I get why he calls it a simulator, as it can simulate token output. It's an important aspect for evaluating use case if you need to get a sense of how much token output is relevant beyond the simple tokens per second text.

slama · 2025-03-05T16:48:04 1741193284

The M3 Ultra is the only configuration that supports 512GB and it has memory bandwidth of 819GB/s.

wkat4242 · 2025-03-05T16:02:53 1741190573

True, I also noticed that bigger models run slower at the same memory bandwidth (makes sense).

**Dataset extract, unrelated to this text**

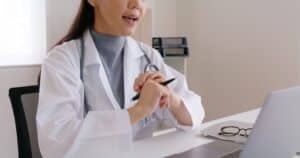 Young female medical professional attending a digital healthcare consultation on a laptop.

memhole · 2025-03-05T16:02:55 1741190575

Yeah, I don’t think RAM is the bottleneck. Which is unfortunate. It feels like a missed opportunity for them. I think Apple partly became popular because it enabled creatives and developers.

throw-qqqqq · 2025-03-05T16:25:52 1741191952

> I don’t think RAM is the bottleneck

Not the size/amount, but the memory bandwidth usually is.